Spatial reasoning question data:
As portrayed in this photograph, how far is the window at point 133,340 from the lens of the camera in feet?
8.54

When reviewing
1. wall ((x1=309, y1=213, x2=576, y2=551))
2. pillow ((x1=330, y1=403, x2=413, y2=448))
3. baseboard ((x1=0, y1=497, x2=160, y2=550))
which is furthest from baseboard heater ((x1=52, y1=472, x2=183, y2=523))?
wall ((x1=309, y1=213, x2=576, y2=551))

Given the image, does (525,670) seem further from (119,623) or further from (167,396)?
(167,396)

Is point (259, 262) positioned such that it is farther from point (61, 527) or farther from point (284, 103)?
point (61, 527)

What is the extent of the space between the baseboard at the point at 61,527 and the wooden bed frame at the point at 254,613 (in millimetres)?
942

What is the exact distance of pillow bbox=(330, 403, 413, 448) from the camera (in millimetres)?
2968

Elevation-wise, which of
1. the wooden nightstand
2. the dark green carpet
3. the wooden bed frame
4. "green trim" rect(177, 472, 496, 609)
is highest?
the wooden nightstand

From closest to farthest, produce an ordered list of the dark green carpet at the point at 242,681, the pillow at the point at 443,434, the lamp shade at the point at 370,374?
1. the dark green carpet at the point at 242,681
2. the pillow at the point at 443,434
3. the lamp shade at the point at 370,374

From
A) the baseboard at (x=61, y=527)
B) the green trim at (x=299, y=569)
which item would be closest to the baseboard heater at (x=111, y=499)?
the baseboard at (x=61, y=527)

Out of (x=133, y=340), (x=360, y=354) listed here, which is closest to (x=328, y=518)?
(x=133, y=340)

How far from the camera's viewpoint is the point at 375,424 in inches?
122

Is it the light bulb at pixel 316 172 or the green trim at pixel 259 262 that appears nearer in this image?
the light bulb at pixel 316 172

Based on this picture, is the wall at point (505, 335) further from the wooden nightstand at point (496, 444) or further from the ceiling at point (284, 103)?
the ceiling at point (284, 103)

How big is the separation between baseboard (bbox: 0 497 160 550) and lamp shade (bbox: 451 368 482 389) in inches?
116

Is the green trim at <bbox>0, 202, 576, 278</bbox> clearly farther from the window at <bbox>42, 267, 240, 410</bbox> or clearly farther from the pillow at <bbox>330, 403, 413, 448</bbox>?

_WHAT NEEDS TO BE DONE_
Write out the records above again, keeping each one identical to the original.

_TASK SOLUTION_
As portrayed in this photograph, how far is the window at point 133,340 from the lens of the camera in feet?
8.54

When reviewing
1. wall ((x1=309, y1=213, x2=576, y2=551))
2. pillow ((x1=330, y1=403, x2=413, y2=448))
3. baseboard ((x1=0, y1=497, x2=160, y2=550))
which is furthest from baseboard heater ((x1=52, y1=472, x2=183, y2=523))?
wall ((x1=309, y1=213, x2=576, y2=551))

Given the image, does (525,670) seem further from (119,623) or further from (167,396)?
(167,396)

Is point (259, 262) positioned such that it is farther from point (61, 527) or farther from point (284, 103)?
point (61, 527)

What is the extent of the space between the baseboard at the point at 61,527 and the wooden bed frame at the point at 254,613 (in millimetres)?
942

What is the exact distance of pillow bbox=(330, 403, 413, 448) from the camera (in millimetres)?
2968

Elevation-wise, which of
1. the wooden nightstand
2. the dark green carpet
3. the wooden bed frame
4. "green trim" rect(177, 472, 496, 609)
is highest?
the wooden nightstand

From closest to farthest, produce an ordered list of the dark green carpet at the point at 242,681, the pillow at the point at 443,434, the lamp shade at the point at 370,374?
1. the dark green carpet at the point at 242,681
2. the pillow at the point at 443,434
3. the lamp shade at the point at 370,374

From
A) the baseboard at (x=61, y=527)
B) the green trim at (x=299, y=569)
which item would be closest to the baseboard heater at (x=111, y=499)?
the baseboard at (x=61, y=527)

Out of (x=133, y=340), (x=360, y=354) listed here, which is closest to (x=328, y=518)?
(x=133, y=340)

How far from the camera's viewpoint is the point at 375,424 in inches?
122

Is it the light bulb at pixel 316 172 or the green trim at pixel 259 262 that appears nearer in this image?
the light bulb at pixel 316 172

Based on this picture, is the wall at point (505, 335) further from the wooden nightstand at point (496, 444) or further from the ceiling at point (284, 103)?
the ceiling at point (284, 103)

How big is the separation between baseboard (bbox: 0 497 160 550) and lamp shade (bbox: 451 368 482 389) in inches?
116

Is the green trim at <bbox>0, 202, 576, 278</bbox> clearly farther from the window at <bbox>42, 267, 240, 410</bbox> or clearly farther from the pillow at <bbox>330, 403, 413, 448</bbox>?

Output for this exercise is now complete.